What the task asks: Reproduce the listing below, switching every occurrence of "decaying leaf" to "rotting leaf" and leaving all other text unchanged. Omit the pictures from your answer.

Raw data:

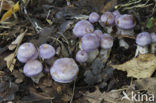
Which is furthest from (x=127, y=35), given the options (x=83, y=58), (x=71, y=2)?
(x=71, y=2)

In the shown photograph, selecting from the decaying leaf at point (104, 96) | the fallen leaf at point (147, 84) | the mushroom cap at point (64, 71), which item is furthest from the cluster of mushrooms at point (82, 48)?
the fallen leaf at point (147, 84)

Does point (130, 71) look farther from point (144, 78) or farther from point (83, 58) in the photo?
point (83, 58)

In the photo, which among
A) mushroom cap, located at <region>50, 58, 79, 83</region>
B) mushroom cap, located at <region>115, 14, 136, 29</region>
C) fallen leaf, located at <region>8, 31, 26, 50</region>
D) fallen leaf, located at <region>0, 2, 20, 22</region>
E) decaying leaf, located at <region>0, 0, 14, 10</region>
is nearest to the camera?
mushroom cap, located at <region>50, 58, 79, 83</region>

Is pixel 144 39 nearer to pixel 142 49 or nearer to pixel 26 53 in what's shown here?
pixel 142 49

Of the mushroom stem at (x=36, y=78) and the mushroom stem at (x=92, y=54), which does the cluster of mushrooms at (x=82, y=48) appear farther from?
the mushroom stem at (x=36, y=78)

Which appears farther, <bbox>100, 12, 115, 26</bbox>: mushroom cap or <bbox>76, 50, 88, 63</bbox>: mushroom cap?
<bbox>100, 12, 115, 26</bbox>: mushroom cap

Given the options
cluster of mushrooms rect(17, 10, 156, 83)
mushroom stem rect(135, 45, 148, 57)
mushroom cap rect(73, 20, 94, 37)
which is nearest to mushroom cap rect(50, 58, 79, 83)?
cluster of mushrooms rect(17, 10, 156, 83)

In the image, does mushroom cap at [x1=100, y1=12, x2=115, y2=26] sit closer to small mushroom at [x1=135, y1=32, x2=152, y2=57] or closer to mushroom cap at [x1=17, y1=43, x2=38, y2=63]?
small mushroom at [x1=135, y1=32, x2=152, y2=57]
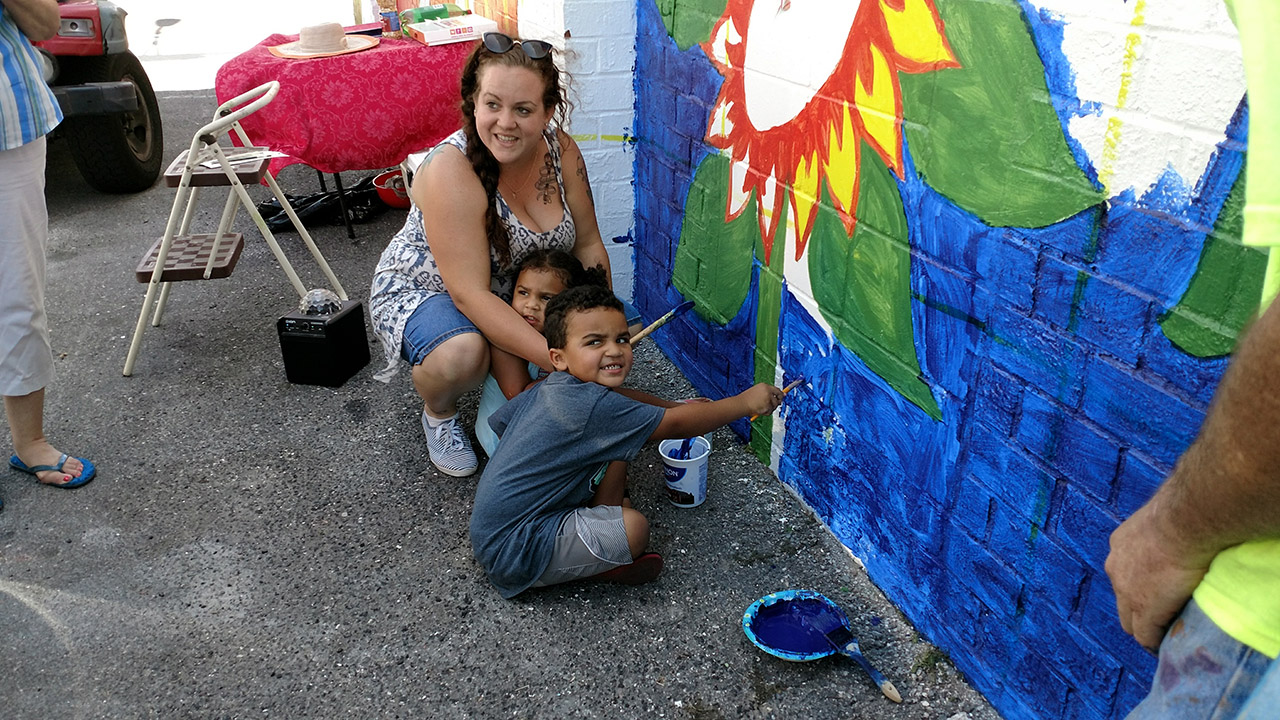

Solution for this exercise:
Which is furthest from (x=127, y=35), given the options (x=83, y=58), (x=71, y=2)?
(x=71, y=2)

In the shown photograph, selecting from the rotting leaf at point (104, 96) | the fallen leaf at point (147, 84) | the mushroom cap at point (64, 71), which item is furthest from the cluster of mushrooms at point (82, 48)?
the fallen leaf at point (147, 84)

Does point (130, 71) look farther from point (144, 78) or farther from point (83, 58) in the photo?
point (83, 58)

In the photo, which among
A) mushroom cap, located at <region>50, 58, 79, 83</region>
B) mushroom cap, located at <region>115, 14, 136, 29</region>
C) fallen leaf, located at <region>8, 31, 26, 50</region>
D) fallen leaf, located at <region>0, 2, 20, 22</region>
E) rotting leaf, located at <region>0, 0, 14, 10</region>
is nearest to the camera?
mushroom cap, located at <region>50, 58, 79, 83</region>

Is pixel 144 39 nearer to pixel 142 49 or nearer to pixel 26 53 in what's shown here?
pixel 142 49

Of the mushroom stem at (x=36, y=78) and the mushroom stem at (x=92, y=54), which does the cluster of mushrooms at (x=82, y=48) appear farther from?
the mushroom stem at (x=36, y=78)

Which appears farther, <bbox>100, 12, 115, 26</bbox>: mushroom cap or <bbox>76, 50, 88, 63</bbox>: mushroom cap?
<bbox>100, 12, 115, 26</bbox>: mushroom cap

Given the options
cluster of mushrooms rect(17, 10, 156, 83)
mushroom stem rect(135, 45, 148, 57)
mushroom cap rect(73, 20, 94, 37)
which is nearest to mushroom cap rect(50, 58, 79, 83)?
cluster of mushrooms rect(17, 10, 156, 83)

In the image, does mushroom cap at [x1=100, y1=12, x2=115, y2=26] sit closer to small mushroom at [x1=135, y1=32, x2=152, y2=57] or closer to mushroom cap at [x1=17, y1=43, x2=38, y2=63]?
small mushroom at [x1=135, y1=32, x2=152, y2=57]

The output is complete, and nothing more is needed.